## Paginafragment:
----

Besluit emissie van broeikasgassen elektriciteitsopwekking

Besluit van 17 mei 2022, houdende regels met betrekking tot de emissie van broeikasgassen bij elektriciteitsopwekking (Besluit emissie van broeikasgassen elektriciteitsopwekking)

Wij Willem-Alexander, bij de gratie Gods, Koning der Nederlanden, Prins van Oranje-Nassau, enz. enz. enz. Op de voordracht van de Staatssecretaris van Economische Zaken en Klimaat – Klimaat & Energie, van 14 oktober 2021, nr. WJZ / 21230343; Gelet op de artikelen 16a.3, derde lid, gelezen in samenhang met artikel 16.6, eerste en derde lid, 16a.8, derde lid, en artikel 16a.9, tweede lid, van de Wet milieubeheer; De Afdeling advisering van de Raad van State gehoord (advies van 17 november 2021, nr. W18.21.0316/IV); Gezien het nader rapport van Onze Minister voor Klimaat en Energie, van 13 mei 2022, nr. WJZ / 22176713; Hebben goedgevonden en verstaan:

Artikel 1

In dit besluit en de daarop berustende bepalingen wordt verstaan onder:a. Onze Minister:

de Minister voor Klimaat en Energie;b. wet:

Wet milieubeheer;c. referentiesituatie:

situatie waarin gelijke hoeveelheden elektriciteit en warmte in een warmtekrachtkoppeling gescheiden worden opgewekt.

Artikel 2

Bij ministeriële regeling worden regels gesteld met betrekking tot de wijze waarop de aanvraag om een goedkeuring van een elektriciteitsmonitoringsplan wordt ingediend, de gegevens en de bescheiden die door de aanvrager worden verstrekt met het oog op de beslissing op de aanvraag, en de wijze waarop die gegevens worden verkregen.

Artikel 3
  1. De elektriciteitsjaarvracht bij de opwekking met een warmtekrachtkoppeling, bedoeld in artikel 16a.8, tweede lid, van de wet wordt overeenkomstig de volgende rekenmethode bepaald: a. de hoeveelheid opgewekte elektriciteit en warmte in de referentiesituatie wordt gedeeld door het desbetreffende referentierendement van de opwekking van elektriciteit en warmte, ter vaststelling van de hoeveelheid energie die bij gescheiden opwekking van die hoeveelheid elektriciteit en warmte benodigd is; b. de overeenkomstig onderdeel a vastgestelde hoeveelheid benodigde energie die bij gescheiden opwekking van elektriciteit benodigd is, wordt gedeeld door de hoeveelheid energie die bij gescheiden opwekking van die hoeveelheid elektriciteit en warmte benodigd is; c. de uitkomst van de deling, bedoeld in onderdeel b, is het percentage van het brandstofverbruik en het grondstofverbruik van de warmtekrachtkoppeling dat aan de opwekking van elektriciteit toe te rekenen is. Dit percentage wordt vermenigvuldigd met de emissiefactor van de gebruikte brandstof of grondstof; d. uitkomst van de vermenigvuldiging, bedoeld in onderdeel c, is de elektriciteitsjaarvracht, bedoeld in de aanhef. 2. Bij de bepaling van de elektriciteitsjaarvracht bij de opwekking van elektriciteit door middel van restgassen, bedoeld in artikel 16a.8, derde lid, onderdeel b, van de wet wordt in het elektriciteitsmonitoringsplan een referentiebrandstof gebruikt. De referentiebrandstof is aardgas met dezelfde technisch bruikbare energie-inhoud als de restgassen. 3. Bij ministeriële regeling kunnen nadere regels worden gesteld met betrekking tot: a. de referentiesituatie en het referentierendement, bedoeld in het eerste lid, onderdeel a; b. de emissiefactor, bedoeld in het eerste lid, onderdeel c; c. de referentiebrandstof en de correctiefactor voor technisch bruikbare energie-inhoud, bedoeld in het tweede lid; d. de bepaling en registratie van de elektriciteitsjaarvracht, bedoeld in artikel 16a.8, eerste en tweede lid, van de wet.

----

## Aangeleverd overzicht:
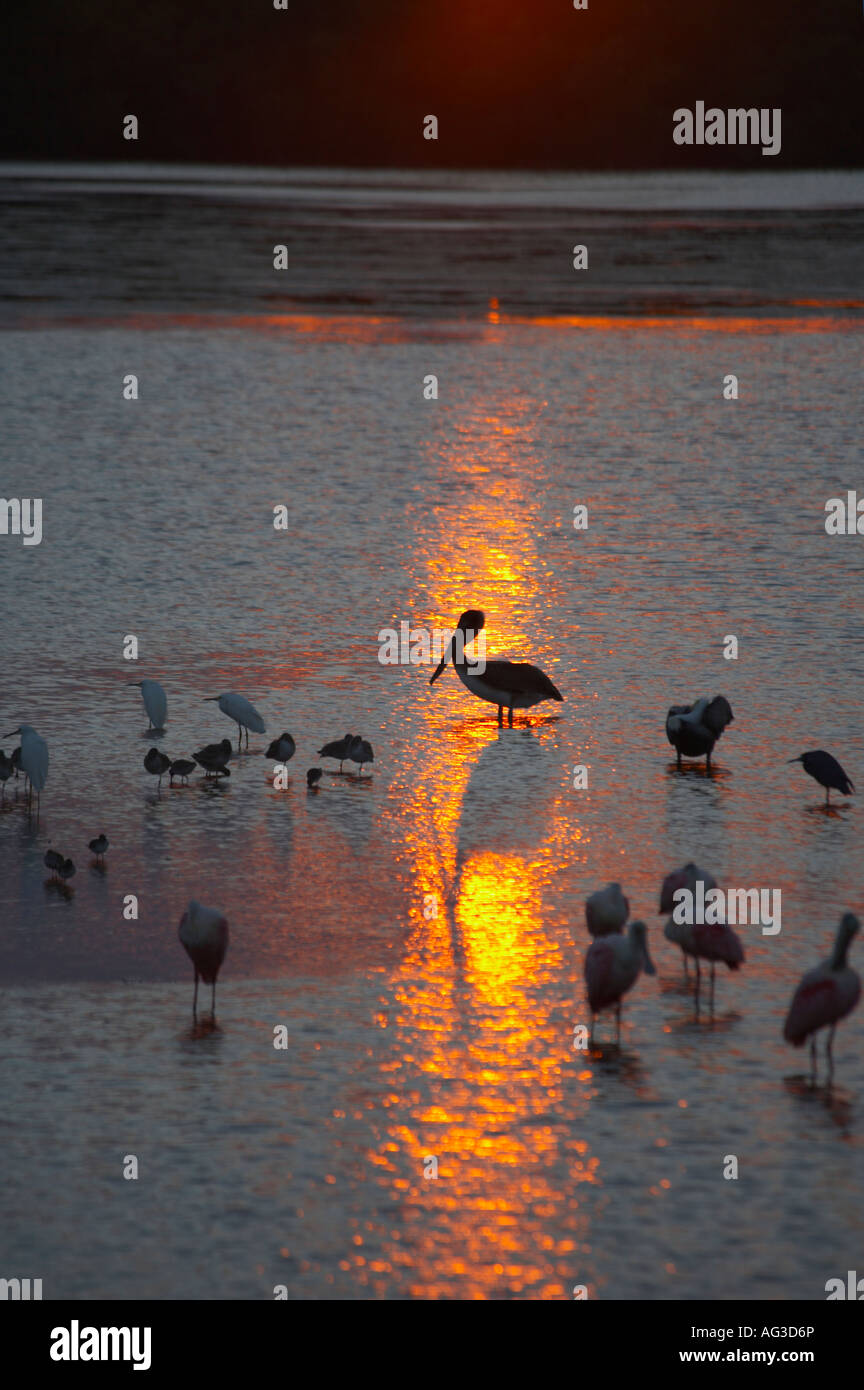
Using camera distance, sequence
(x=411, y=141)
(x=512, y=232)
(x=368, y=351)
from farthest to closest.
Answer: (x=411, y=141) < (x=512, y=232) < (x=368, y=351)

----

## Opdracht:
Haal uit het besluit over de emissie van broeikasgassen het stuk tekst dat begint bij "situatie waarin gelijke" en eindigt bij "gegevens worden verkregen.", en geef het woord voor woord weer.

## Geschreven antwoord:
situatie waarin gelijke hoeveelheden elektriciteit en warmte in een warmtekrachtkoppeling gescheiden worden opgewekt.

Artikel 2

Bij ministeriële regeling worden regels gesteld met betrekking tot de wijze waarop de aanvraag om een goedkeuring van een elektriciteitsmonitoringsplan wordt ingediend, de gegevens en de bescheiden die door de aanvrager worden verstrekt met het oog op de beslissing op de aanvraag, en de wijze waarop die gegevens worden verkregen.